Las ventajas del libre comercio y de la globalización son de sobra conocidas y alabadas. De ahí que una de las críticas más duras que se lanzan sobre Donald Trump se refiere a su defensa de la economía estadounidense a través de la aplicación de normas que dificultan la salida de las grandes empresas al extranjero por un lado, y la imposición de aranceles a los productos importados por otro. Al dejar clara esta vertiente de su política, se ha levantado el grito al cielo sobre el nacionalismo rancio de Trump.
La pregunta que nos abren esas críticas es obvia: ¿Son en realidad tan malas las medidas que propone Trump para sacar la economía de EEUU adelante? Para empezar, Trump ha conseguido la colaboración de uno de los símbolos de toda la industria americana: el gigante Ford. Muchos pueden objetar que no ha sido su logro que Bill Ford dijera: “Continuamos colaborando con la administración del presidente electo Trump — y su Congreso — mientras ellos llevan a cabo su propia agenda política para 2017. Compartimos nuestro compromiso a seguir invirtiendo en los EEUU y creando aquí puestos de trabajo”. La influencia directa de Trump en la política de Ford es difícil de evaluar, porque la portavoz de la empresa, Christine Baker, nunca lo quiso aclarar. Lo que queda claro es el compromiso de Ford a ampliar su producción dentro de las fronteras nacionales. O sea Trump ya es apoyado por una gran empresa privada de EEUU.

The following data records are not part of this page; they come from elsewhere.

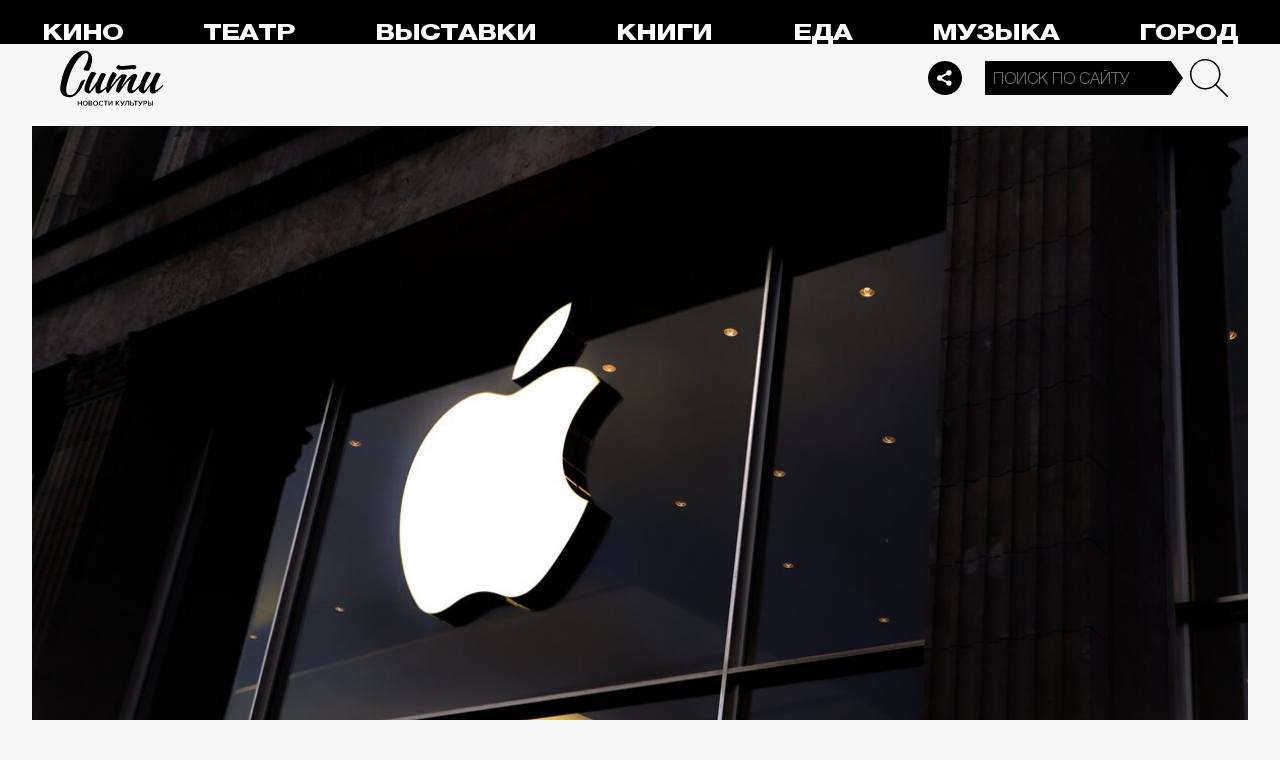

--- FILE ---
content_type: application/javascript
request_url: https://smi2.ru/counter/settings?payload=CPelAxiC1pygvjM6JDFmMWY0NDg5LWI2MTYtNDQ3Ni1hNjhlLWU0ODlhNGY2Y2MzMw&cb=_callbacks____0mkoz02rl
body_size: 1512
content:
_callbacks____0mkoz02rl("[base64]");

Otro aspecto de la política económica de Trump es modificar la importación. No es un secreto que los EEUU desde hace años viven una crisis industrial, sobre todo, en la producción de metales y piezas para coches. Los demócratas ya estaban alarmados por los efectos nocivos de la importación masiva; la administración de Barack Obama ya había denunciado varios casos contra China por su violación de las normas internacionales del comercio. Ahora, con la entrada de Trump en la Casa Blanca, Robert Lighthizer, nombrado responsable de comercio, lo que hará es fortalecer las medidas de la administración anterior. Desde los años 1980, Lighthizer desarrolló su carrera en la administración del presidente Reagan y en 2010 señaló con claridad que la crisis de la industria americana está relacionada con el comercio con China. Lighthizer subrayó que los convenios del libre comercio no tienen ningún efecto, porque muchos países, como China y Japón, bloquean la importación para proteger su economía nacional y los puestos de trabajo. Actualmente, Lighthizer y sus colegas recién nombrados, como el multimillonario Wilbur Ross, futuro secretario de comercio e inversor en la industria de acero, están elaborando las medidas protectoras que se ajustan a las regulaciones de la Organización Mundial de Comercio.
A la luz de estos datos, Trump trae algo nuevo, su impulso y su ánimo para poner coto al “libre comercio”, pero sigue una política que ya había iniciado tímidamente Obama y que practican ya los gigantes asiáticos como China y Japón. En otras palabras, el llamado libre comercio sin control es tan dañino como el proteccionismo extremo. La agenda del presidente electo, Trump, es clara: usará a la vez lo mejor del libre comercio y del proteccionismo si eso sirve para crear puestos de trabajo en EEUU.